I just saw that the lady in the picture has today made exactly five years in prison. She is called Victoire Ingabire, dressed in a female prisoners costume and with her hair forcefully shaved.
A Rwandan citizen who returned to her country in 2010 to participate in the presidential elections against Mr. Paul Kagame.
Essentially, her crime was to mention during a Genocide Memorial ceremony, that a large number of Hutu’s were also killed in the 1994 Rwanda conflict, a conflict that is commonly known as a Genocide specifically against the Tutsi.
Clearly there exists a state dogma in Rwanda that can’t tolerate the view that Hutu’s also died in large numbers during the 1994 Genocide.
Earlier this year, a Rwandan general was arrested in England and was about to be deported to Spain for a trial that could have exposed exactly what Mrs.
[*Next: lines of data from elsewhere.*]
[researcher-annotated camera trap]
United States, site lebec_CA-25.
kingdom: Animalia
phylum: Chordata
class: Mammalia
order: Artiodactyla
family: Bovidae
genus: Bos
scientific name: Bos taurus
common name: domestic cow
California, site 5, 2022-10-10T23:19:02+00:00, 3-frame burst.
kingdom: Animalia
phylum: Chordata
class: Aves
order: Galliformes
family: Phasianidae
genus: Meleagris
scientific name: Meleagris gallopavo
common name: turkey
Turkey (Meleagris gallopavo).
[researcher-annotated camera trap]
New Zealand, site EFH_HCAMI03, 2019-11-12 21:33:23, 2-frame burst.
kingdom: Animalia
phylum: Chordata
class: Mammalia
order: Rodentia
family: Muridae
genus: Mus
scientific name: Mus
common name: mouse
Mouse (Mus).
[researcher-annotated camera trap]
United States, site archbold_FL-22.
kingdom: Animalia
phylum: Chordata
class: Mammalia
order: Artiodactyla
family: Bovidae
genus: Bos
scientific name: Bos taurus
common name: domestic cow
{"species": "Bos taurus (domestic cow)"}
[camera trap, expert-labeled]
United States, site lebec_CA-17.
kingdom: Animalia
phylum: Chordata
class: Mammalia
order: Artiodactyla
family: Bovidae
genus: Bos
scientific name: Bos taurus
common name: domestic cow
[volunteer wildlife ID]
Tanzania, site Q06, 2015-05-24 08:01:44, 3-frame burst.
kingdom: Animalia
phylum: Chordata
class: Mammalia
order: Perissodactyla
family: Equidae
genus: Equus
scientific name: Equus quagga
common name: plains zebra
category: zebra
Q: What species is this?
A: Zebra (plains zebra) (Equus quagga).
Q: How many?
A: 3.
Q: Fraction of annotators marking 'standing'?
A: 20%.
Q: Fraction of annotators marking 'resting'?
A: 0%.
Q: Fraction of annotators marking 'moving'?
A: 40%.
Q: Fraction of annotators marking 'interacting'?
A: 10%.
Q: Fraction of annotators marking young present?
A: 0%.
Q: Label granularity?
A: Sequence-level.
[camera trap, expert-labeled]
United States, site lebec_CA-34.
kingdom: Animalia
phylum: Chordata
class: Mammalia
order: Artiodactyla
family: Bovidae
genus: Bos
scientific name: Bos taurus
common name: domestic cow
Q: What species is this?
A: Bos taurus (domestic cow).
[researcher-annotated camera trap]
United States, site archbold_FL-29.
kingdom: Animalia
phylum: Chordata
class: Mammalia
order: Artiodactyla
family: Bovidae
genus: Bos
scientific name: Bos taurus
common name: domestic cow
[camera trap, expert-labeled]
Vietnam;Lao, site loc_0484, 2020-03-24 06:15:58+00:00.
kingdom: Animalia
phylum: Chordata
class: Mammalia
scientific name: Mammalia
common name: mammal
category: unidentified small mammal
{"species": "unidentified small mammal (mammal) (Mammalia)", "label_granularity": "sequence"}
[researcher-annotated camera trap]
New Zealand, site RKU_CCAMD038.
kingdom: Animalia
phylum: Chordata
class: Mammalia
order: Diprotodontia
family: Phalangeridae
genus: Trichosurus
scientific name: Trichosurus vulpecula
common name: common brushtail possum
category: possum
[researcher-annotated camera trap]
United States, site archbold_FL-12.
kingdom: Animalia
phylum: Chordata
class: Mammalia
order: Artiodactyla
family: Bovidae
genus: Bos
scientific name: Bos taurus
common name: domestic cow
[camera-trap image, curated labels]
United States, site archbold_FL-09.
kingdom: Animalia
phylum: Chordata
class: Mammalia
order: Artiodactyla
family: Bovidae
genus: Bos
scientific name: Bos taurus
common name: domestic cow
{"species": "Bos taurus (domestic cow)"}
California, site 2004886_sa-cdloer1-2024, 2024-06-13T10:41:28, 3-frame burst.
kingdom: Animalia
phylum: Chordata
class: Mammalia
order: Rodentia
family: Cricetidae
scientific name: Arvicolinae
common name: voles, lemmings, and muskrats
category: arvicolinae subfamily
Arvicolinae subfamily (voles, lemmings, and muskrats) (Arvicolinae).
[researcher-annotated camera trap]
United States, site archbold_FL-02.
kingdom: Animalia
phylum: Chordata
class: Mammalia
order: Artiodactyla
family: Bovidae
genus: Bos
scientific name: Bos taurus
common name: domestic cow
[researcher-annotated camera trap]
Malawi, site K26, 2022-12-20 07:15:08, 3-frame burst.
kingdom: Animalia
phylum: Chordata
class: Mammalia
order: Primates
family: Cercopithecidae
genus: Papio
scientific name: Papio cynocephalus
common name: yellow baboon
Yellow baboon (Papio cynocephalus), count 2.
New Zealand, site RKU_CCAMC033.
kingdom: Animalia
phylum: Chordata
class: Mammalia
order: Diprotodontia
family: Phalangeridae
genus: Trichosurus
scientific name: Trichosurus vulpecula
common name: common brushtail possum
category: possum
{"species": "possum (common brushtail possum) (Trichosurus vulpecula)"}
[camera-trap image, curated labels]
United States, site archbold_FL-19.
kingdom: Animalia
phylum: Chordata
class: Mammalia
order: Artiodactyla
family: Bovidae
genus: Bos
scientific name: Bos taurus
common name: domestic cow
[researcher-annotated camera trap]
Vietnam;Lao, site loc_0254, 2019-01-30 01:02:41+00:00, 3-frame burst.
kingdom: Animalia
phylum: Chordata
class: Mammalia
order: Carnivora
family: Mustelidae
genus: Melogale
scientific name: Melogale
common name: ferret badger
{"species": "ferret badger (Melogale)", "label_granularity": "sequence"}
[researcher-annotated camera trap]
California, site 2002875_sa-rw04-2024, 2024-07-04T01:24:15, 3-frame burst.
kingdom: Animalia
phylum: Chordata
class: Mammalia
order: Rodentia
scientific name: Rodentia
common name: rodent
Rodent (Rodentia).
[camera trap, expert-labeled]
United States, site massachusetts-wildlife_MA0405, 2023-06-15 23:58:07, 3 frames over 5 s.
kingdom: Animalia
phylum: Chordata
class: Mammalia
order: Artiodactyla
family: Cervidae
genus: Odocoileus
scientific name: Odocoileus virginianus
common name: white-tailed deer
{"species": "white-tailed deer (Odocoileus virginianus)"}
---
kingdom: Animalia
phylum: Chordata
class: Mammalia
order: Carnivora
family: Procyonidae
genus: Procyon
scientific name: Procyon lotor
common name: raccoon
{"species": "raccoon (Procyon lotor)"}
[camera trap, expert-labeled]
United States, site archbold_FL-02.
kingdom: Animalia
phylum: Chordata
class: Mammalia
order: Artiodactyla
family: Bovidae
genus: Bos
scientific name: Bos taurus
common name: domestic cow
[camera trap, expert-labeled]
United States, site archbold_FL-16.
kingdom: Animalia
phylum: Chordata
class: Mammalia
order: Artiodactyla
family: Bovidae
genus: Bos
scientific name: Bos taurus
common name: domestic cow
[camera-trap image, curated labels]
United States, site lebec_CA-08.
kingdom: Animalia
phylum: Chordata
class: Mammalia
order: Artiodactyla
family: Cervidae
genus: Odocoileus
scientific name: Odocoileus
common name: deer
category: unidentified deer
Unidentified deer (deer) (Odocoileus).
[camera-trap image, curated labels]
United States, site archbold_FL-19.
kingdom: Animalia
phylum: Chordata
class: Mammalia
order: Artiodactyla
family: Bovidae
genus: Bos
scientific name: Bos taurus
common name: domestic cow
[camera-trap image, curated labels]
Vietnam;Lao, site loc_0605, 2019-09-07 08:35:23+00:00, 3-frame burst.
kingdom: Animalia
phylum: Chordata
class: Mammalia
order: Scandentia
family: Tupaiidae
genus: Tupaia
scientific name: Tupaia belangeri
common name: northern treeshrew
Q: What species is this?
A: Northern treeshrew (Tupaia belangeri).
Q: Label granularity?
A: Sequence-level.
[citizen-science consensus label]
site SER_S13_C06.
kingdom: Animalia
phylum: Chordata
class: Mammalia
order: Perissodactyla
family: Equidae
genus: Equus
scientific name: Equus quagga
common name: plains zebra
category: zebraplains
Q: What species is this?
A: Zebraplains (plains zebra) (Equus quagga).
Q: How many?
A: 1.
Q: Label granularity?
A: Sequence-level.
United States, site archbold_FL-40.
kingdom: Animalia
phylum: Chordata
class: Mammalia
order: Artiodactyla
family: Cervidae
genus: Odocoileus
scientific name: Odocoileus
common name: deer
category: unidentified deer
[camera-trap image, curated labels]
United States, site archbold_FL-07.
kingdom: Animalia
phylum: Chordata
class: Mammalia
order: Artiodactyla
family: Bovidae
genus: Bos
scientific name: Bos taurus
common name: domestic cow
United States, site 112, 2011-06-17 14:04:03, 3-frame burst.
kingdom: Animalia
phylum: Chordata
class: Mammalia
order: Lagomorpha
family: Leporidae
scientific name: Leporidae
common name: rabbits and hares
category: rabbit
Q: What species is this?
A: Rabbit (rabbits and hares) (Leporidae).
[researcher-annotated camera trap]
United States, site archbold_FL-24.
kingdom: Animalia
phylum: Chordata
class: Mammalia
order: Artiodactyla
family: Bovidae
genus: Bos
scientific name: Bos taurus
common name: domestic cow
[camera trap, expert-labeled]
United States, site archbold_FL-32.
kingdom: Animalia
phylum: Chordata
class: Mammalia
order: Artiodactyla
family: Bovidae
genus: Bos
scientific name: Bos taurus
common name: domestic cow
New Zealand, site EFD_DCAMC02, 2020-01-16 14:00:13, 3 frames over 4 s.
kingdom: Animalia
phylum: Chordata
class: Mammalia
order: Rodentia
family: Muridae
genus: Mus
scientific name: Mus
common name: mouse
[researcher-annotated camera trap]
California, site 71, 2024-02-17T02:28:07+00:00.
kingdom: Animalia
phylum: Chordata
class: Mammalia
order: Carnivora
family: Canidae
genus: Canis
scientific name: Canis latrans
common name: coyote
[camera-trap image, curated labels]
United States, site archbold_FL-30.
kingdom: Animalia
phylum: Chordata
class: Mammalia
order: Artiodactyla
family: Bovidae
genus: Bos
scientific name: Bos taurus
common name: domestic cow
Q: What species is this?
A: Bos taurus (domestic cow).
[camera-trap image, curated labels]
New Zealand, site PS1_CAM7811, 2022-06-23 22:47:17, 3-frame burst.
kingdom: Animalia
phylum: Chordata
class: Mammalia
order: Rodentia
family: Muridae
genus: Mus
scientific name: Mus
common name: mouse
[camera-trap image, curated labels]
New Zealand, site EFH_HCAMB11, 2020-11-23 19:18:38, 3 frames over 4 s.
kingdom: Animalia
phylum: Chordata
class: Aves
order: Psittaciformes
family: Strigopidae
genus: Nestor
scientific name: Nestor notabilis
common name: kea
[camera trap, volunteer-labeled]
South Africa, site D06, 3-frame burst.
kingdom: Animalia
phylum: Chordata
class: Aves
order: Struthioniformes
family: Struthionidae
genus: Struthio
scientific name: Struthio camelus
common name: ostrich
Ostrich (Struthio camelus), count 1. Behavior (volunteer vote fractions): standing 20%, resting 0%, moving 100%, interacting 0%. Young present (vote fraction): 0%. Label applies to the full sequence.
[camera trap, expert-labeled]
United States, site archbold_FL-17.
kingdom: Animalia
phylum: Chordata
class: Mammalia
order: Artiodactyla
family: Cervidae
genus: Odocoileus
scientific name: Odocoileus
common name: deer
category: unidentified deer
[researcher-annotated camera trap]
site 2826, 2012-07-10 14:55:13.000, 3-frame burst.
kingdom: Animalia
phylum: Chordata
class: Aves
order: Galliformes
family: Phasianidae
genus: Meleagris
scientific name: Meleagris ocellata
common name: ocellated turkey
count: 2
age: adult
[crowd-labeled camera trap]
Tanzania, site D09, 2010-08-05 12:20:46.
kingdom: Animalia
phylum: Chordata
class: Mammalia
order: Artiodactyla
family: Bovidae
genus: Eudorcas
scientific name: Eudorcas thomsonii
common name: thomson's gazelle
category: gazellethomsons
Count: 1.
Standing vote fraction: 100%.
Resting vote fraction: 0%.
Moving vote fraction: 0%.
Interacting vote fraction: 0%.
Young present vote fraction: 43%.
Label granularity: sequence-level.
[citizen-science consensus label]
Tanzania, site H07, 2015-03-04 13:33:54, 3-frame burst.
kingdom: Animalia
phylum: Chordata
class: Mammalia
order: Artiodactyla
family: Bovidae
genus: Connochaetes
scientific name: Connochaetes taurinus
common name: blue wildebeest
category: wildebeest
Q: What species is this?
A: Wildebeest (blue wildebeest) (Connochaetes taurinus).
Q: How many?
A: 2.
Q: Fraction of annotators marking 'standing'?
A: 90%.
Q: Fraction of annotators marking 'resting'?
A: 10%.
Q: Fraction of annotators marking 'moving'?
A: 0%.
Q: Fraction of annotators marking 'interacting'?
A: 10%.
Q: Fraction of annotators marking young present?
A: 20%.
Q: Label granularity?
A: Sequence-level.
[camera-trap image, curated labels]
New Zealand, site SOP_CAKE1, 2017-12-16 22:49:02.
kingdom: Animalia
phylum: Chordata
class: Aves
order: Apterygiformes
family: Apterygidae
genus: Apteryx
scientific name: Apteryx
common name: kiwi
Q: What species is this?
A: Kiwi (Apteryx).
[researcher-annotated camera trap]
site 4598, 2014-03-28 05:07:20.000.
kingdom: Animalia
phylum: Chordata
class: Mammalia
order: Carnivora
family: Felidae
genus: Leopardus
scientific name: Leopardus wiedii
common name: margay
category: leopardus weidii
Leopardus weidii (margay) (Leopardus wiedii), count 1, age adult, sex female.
Victoire Ingabire was discussing: The mass killing of Hutu’s as well in 1994.
Somehow the general was later set free before facing trial, thanks to Cherie Blair, wife to Former British Prime Minister Tony Blaire, who was the leading lawyer in the Rwanda government legal team.
Other reports have since indicated that the trial the Rwandan General was supposed to face in Spain has also been shelved.
A shocking development happened after Mrs. Ingabire’s appealed her initial eight year sentence.
The Supreme court issued their final verdict to that appeal on the very day that Nelson Mandela was being laid to rest in his ancestral village, and literally at the very time Rwanda’s Paul Kagame was being interviewed in Qunu, South Africa by the BBC about why African leaders should emulate Madiba.
Rather than reduce Ingabire’s sentence on appeal, Mr. Kagame’s Supreme court increased her detention from 8 to 15 years on that very day.
It was disheartening to watch Mr. Kagame discuss forgiveness, tolerance, patience and unity as the qualities that Mandela left behind for us to learn from, yet he was simultaneously increasing the punishment for his political opponent back home in Rwanda.
I thought that people could agree to disagree on certain issues, but unite on all the others that develop their nation.
There are many things I admire about Mr. Paul Kagame. Including fostering constructive discipline within the civil service, women emancipation, Information Technology popularization, broader economic development, fighting disease and his overall determination to see Rwanda succeed.
But the day Nelson Mandela was being laid to rest, is the day I found myself watching the true intolerant Paul Kagame in Qunu.